たそかれの散策

都会から田舎に移って4年経ち、周りの農地、寺、古代の雰囲気に興味を持つようになり、ランダムに書いてみようかと思う。

医師の役割と働き方 <論点 忙しすぎる勤務医>などを読んで

2018-09-13 | 医療・医薬・医師のあり方

180913 医師の役割と働き方 <論点 忙しすぎる勤務医>などを読んで

 

毎日紙面がウェブサイトに掲載されたのが当日の場合と、結構タイムラグがある場合があります。

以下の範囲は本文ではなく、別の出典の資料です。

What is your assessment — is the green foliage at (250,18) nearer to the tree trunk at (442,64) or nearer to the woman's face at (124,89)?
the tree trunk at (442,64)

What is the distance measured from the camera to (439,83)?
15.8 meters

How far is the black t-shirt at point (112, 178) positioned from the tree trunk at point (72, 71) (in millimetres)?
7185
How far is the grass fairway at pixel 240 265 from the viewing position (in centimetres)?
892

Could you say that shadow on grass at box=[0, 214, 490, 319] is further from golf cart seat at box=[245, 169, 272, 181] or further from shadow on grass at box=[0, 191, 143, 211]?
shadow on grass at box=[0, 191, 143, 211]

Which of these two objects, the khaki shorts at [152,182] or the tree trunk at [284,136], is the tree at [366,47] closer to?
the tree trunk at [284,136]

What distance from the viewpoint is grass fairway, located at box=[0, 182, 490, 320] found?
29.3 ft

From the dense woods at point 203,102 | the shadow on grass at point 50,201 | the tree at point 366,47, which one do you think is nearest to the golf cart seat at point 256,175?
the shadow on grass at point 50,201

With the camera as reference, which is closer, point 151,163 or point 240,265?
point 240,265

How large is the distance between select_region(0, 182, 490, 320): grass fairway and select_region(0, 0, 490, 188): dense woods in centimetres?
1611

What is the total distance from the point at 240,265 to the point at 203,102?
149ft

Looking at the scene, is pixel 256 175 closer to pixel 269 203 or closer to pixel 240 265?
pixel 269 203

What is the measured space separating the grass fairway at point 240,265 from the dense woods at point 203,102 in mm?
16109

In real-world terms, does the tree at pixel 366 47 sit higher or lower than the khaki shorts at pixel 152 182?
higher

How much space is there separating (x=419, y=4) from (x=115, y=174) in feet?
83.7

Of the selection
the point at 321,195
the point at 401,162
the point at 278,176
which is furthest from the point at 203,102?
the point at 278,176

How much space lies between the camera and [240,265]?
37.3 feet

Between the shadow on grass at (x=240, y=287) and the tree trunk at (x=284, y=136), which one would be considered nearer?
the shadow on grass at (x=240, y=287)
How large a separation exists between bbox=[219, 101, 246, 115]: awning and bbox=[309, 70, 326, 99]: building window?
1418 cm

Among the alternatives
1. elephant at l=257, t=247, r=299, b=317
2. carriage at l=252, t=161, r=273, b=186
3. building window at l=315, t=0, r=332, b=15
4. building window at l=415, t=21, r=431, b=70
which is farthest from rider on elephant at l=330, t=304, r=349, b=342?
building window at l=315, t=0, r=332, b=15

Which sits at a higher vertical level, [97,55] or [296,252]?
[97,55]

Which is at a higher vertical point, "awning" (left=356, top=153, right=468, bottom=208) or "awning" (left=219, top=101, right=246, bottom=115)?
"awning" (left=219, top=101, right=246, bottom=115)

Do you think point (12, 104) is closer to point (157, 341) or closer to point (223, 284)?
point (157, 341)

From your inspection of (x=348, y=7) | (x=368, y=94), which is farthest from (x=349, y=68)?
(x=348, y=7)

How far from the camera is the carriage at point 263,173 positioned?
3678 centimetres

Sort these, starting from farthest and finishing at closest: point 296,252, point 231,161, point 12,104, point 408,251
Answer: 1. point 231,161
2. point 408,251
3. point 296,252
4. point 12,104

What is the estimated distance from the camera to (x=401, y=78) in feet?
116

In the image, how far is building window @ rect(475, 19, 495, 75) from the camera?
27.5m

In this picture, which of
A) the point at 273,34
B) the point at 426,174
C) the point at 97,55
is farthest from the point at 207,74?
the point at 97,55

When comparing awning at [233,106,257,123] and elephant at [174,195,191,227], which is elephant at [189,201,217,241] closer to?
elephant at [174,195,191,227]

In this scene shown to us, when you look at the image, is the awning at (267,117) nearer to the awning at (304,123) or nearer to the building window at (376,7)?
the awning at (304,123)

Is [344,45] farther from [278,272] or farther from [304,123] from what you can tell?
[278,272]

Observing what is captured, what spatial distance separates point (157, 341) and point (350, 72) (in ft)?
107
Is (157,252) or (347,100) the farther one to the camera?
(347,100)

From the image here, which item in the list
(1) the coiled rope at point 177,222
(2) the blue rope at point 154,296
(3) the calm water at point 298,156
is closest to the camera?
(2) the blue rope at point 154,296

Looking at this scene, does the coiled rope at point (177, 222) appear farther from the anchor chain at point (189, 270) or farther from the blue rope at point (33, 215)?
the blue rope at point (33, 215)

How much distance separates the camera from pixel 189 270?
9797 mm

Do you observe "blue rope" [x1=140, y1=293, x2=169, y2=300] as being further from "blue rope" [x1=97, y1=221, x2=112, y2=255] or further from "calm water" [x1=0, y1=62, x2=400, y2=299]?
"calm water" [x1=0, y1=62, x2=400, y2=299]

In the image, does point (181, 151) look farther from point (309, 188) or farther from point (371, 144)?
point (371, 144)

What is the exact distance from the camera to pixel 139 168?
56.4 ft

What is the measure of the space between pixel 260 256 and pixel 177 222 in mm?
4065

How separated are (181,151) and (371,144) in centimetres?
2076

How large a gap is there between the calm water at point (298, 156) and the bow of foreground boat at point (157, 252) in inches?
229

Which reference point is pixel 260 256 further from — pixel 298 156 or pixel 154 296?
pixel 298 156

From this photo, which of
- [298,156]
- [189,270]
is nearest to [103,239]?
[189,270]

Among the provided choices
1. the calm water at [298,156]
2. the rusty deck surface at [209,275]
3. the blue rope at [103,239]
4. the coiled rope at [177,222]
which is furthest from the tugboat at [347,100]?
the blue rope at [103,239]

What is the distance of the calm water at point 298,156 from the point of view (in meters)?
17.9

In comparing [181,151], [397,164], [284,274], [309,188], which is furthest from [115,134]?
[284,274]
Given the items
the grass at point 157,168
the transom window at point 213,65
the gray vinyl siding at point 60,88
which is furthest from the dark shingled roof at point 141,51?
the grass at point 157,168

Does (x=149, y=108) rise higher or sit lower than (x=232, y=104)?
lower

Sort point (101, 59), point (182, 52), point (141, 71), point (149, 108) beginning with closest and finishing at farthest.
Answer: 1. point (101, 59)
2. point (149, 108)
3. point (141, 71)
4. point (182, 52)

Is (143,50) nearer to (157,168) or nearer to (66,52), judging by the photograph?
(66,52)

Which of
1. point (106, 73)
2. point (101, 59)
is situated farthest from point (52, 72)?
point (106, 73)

論点の記事は結構時間がかかりました。<論点忙しすぎる勤務医>は97日付け紙面でしたが、たぶん今日のウェブサイトに登場したのではと思います(しばらく検索していましたが昨日とかは飛ばしたので正確ではありませんが)。

 

この論点記事は、女性医師、医師ユニオンを設立した医師、医療経済学を専門とする医師がそれぞれの視点から「医師がしすぎる医師」の現状を踏まえて問題と対策を提案しています。内容については異論もありますが、結構、賛同できるところがあり、異なる立場からとても興味深い意見と思います。

 

論点で課題を突きつけたのは

<大学医学部入試で、男子の合格率が女子を上回る大学が7割を占めたこと>

<得点を調整していた東京医科大は、激務に対応できる男性医師を確保しようとしたとされる>

<勤務医の多忙さは、相次ぐ過労死や労働基準監督署の立ち入り調査からも明らか>

では、<医師の働き方はどのように見直すべきか>という問題です。

 

片岡仁美氏は、岡山大学医学部教授で、政府の関係する委員会委員もされている立場で、自分の体験や大学での取り組みを踏まえて実践的な指摘をされています。

 

<医師は当直があり、いつ呼び出されるか分からない。先輩からは「自分の時間をいかに差し出せるかが医者の価値だ」と言われてきた。>そのためでしょう。<多くの女性医師が「産休明けの当直などができない状況で戻れば、ただでさえ長時間労働で疲弊している職場に迷惑がかかる」と病院を去っていった。>女性差別は医師の職場環境のためともいえるかもしれません。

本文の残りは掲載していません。